TASK TO COMPLETE -> Using the entries below, transcribe exactly the line containing "From this depiction, how" and each line that follows it to the end.

[begin DATA LISTING]

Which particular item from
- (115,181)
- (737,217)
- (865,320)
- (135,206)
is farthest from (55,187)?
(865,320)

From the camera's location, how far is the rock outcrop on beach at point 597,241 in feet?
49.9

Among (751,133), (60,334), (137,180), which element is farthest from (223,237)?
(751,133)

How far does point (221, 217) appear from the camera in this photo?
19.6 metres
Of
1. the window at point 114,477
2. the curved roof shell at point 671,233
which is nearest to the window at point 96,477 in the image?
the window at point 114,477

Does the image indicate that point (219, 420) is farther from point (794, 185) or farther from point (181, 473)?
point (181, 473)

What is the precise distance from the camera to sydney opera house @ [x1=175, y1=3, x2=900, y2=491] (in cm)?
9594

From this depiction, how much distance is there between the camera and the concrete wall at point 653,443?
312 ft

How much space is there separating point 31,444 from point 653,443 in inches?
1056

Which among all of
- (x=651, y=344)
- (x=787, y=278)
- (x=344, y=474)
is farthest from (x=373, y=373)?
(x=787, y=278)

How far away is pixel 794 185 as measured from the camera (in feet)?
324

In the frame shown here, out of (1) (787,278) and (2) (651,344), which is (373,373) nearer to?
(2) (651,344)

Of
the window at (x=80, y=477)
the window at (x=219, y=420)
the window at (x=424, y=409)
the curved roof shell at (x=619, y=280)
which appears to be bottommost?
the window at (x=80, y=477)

[end DATA LISTING]

ANSWER TO THIS PROBLEM ->
From this depiction, how much distance is there between the camera and the concrete wall at point 653,443?
312 ft

How much space is there separating point 31,444 from point 653,443 in inches?
1056

Which among all of
- (x=651, y=344)
- (x=787, y=278)
- (x=344, y=474)
is farthest from (x=373, y=373)?
(x=787, y=278)

How far away is pixel 794 185 as measured from the camera (in feet)?
324

In the frame shown here, out of (1) (787,278) and (2) (651,344), which is (373,373) nearer to?
(2) (651,344)

Of
the window at (x=80, y=477)
the window at (x=219, y=420)
the window at (x=424, y=409)
the curved roof shell at (x=619, y=280)
which appears to be bottommost?
the window at (x=80, y=477)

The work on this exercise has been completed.